| EXERCISE |
In the article on the Guerrilla Girls, what irony does the Guardian point out about museums such as the Getty and Tate, and why is it ironic? Answer in one to three sentences.

| SOURCE |
· · · · ·

For over three decades now the Guerrilla Girls have been exposing and challenging sexism and racism in the visual arts, politics and culture at large, and now for the first time the anonymous feminist activist group revisit their 1986 campaign ‘It’s Even Worse in Europe’.

The Guerrilla Girls, a group of anonymous, feminist activists, was founded in 1985.

Each member takes the name of a woman artist from the past as a pseudonym and in public their identities are hidden under gorilla masks.

Using facts, humour and fake fur, they have been producing posters, banners, stickers, billboards, projections and other public projects that expose sexism, racism and corruption in art, film, politics and culture at large.

The artists, a shifting collective, have regularly named and shamed galleries that don’t show enough women artists and critics who don’t write enough about them, as the Guardian explained earlier this year.

Their better-known posters have included, “Do women have to be naked to get into the Met Museum?” and, “It’s Even Worse in Europe”.

The Guerrilla Girls are all individual working artists in their own right, but keep their identities secret when part of the collective.

And they are not represented by any gallery and have always kicked out against institutions, so there is obvious irony, the Guardian pointed out, in museums such as the Getty and Tate having their artworks in their permanent collections.

In the summer of 2016, the Guerrilla Girls wrote to 383 European museum directors, inviting them to respond to fourteen questions about diversity.

The responses they received, or did not receive, have been revealed in their latest campaign ‘Is it even worse in Europe?’ which was launched at London’s Whitechapel Gallery on 1 October 2016.

A new banner has been installed on the façade of the Gallery for the five months. It reveals that only a quarter of museums responded to their questionnaire, and invites visitors to go inside the Gallery to discover more.

· · · · ·

| DATA EXCERPTS |

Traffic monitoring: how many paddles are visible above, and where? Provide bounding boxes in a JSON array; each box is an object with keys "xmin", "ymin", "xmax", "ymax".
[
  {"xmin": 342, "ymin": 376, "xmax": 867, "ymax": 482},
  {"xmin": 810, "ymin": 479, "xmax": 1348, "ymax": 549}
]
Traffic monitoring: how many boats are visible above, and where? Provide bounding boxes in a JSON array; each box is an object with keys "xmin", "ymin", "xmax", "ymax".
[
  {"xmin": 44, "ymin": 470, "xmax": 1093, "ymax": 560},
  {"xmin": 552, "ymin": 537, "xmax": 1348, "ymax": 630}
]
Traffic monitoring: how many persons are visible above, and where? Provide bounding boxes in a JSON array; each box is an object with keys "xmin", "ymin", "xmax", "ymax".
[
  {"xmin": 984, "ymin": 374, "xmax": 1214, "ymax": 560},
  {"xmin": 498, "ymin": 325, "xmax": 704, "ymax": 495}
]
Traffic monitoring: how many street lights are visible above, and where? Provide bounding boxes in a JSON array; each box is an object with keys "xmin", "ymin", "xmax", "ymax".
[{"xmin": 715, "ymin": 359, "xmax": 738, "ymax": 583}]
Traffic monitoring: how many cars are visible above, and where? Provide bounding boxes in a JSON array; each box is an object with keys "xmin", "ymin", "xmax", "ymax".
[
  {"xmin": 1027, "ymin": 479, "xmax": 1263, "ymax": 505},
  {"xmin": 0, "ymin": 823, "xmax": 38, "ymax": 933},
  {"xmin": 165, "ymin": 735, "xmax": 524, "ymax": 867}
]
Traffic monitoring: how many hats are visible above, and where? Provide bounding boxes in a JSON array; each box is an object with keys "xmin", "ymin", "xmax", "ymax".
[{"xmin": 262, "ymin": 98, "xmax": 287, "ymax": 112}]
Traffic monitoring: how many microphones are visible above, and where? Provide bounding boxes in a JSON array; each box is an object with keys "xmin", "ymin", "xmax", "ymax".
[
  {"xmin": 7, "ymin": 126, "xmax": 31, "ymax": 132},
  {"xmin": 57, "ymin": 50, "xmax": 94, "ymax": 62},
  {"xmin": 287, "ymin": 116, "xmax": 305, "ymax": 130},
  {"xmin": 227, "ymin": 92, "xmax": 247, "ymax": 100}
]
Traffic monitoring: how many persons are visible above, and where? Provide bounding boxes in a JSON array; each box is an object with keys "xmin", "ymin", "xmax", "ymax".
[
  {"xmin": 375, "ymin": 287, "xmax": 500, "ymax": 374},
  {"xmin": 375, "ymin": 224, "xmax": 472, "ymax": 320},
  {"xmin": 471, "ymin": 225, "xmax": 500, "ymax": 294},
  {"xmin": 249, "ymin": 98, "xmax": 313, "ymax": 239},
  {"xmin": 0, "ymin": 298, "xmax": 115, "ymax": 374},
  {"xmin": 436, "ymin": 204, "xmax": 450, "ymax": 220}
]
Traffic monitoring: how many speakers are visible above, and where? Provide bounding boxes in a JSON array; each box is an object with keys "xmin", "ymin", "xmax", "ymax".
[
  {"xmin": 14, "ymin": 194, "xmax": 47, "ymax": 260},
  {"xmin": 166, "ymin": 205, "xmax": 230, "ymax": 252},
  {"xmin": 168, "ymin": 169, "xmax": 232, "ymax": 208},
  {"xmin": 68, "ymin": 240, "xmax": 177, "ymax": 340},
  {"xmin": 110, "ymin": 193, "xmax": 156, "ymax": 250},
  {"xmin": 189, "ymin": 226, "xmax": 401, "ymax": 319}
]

· · · · ·

| FINISHED TASK |
Museums such as the Getty and Tate hold Guerrilla Girls artworks in their permanent collections. This is ironic because the group is not represented by any gallery and has always kicked out against institutions.